Between them, they painstakingly create an atmosphere, that stuck somewhere else might get stuck in a stylistic time warp. Sprinkled liberally throughout this unique bucolic backwater, however, not only does it work, it all looks fabulous. Everywhere is rich and warm, cosseting, textured, pleasingly plush and in the Claiborne House, positively presidential.

One of the intriguing things about O’Connell is how he managed to bypass any long sentences of servitude in the kitchens of the established chefs of his youth. What can only be a naturally infused talent was, he readily confesses, brought to the boil by watching TV chefs as much as anything else. As hard as that might be to assimilate, and I’m sure that long culinary excursions through the French countryside taken at every opportunity also played a major part, four decades of foodie pre-eminence simply speaks for itself. Almost as soon as he began banging his pans about in the old gas station, respected restaurant critic John Rosson, following up a personal recommendation, made the trek out from Washington DC.  Unsure whether what he had just been subjected to was a one-off or not, he returned the following week, only to be assailed by the same audacious heist of his taste buds. The resultant superlative review propelled O’Connell into the limelight, and he’s rarely been out of it since.

Barbara Streisand was served lunch when she dropped by looking for it, but that’s only because she’s Barbara Streisand. Otherwise, no lunch service remains a notable departure from French orthodoxy, but that’ll be a long-lost concern once perusing the elaborate offerings at dinner. There are three menus to choose from, all offered with carefully curated wine pairings arranged around vegetarian, newer innovations, and the Inn’s long-established classic dishes such as carpaccio of herb-crusted baby lamb loin with Caesar salad ice cream. No, I didn’t like the sound of it either, but it’s the incredible taste of it that confirms incontrovertibly how Caesar salad ice cream and the many other unique creations emanating from O’Connell’s kitchen, have rendered up a culinary icon.
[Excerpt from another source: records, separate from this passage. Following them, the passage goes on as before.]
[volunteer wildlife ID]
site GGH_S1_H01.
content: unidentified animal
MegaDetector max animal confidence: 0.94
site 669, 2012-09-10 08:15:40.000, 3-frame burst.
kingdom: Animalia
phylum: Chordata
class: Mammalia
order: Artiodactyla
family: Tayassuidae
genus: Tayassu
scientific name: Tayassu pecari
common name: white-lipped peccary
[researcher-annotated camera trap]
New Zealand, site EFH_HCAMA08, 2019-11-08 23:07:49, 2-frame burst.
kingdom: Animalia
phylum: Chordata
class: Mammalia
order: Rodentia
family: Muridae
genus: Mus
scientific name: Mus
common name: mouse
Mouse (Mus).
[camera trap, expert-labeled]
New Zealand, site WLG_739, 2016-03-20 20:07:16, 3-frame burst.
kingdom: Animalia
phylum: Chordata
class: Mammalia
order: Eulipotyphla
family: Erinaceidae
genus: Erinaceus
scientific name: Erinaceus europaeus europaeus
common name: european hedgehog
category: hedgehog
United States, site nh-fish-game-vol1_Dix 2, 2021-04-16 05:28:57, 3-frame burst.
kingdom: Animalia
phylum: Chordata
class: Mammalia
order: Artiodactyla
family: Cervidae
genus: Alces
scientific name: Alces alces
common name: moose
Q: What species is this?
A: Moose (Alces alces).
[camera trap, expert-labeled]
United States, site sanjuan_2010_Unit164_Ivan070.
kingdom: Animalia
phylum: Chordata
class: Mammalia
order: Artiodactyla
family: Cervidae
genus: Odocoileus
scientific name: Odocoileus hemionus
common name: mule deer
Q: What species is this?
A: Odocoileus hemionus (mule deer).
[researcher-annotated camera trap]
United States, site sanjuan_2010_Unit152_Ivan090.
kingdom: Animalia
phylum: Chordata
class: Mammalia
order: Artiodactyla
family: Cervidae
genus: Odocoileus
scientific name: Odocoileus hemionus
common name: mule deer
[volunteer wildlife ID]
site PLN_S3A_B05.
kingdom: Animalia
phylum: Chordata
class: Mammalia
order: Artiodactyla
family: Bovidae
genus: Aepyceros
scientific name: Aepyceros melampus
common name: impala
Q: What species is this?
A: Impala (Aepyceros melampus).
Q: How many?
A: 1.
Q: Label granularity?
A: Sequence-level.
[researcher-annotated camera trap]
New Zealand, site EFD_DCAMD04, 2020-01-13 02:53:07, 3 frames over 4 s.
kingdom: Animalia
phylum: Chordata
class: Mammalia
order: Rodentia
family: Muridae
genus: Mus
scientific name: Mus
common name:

There are no interminable tasting menus, just a classically inspired and beautifully crafted total immersion into gastronomic gaga land.

Alan Greenspan, one of an unending list of celebrities to visit the Inn, commandeered the entire place for his wedding in 1997. After convincing so many, for so long, how accounts can be settled with money magicked out of thin air, Greenspan probably didn’t have too many concerns about settling that one. Visitors with less alchemical inclinations, however, will be reminded that papal indulgences don’t come cheap, not that any such concerns impact the Inn’s long list of potential penitents.

As the legendary chef and his reputation for playful theatricality hurtle toward the extravaganzas of his anniversary year, it’s pretty clear what cherry would sit nicely on the cake.  While the Inn delivers constant validation of a uniquely American experience, from the fresh truffles shaved onto buckets of parmesan-tossed popcorn, to the promotion of the local Virginian vineyards, France remains the Mecca toward which O’Connell will always turn. A third Michelin star is a deeply desired accolade that certainly wouldn’t be better timed should it decide to come shooting by in 2018. Irrespective of whether the Inn At Little Washington does manage to join the fifteen restaurants across the US currently enjoying three-star status, an audience with the pope of American cuisine will always deliver the salvation for the senses that it has done for the last 39 years.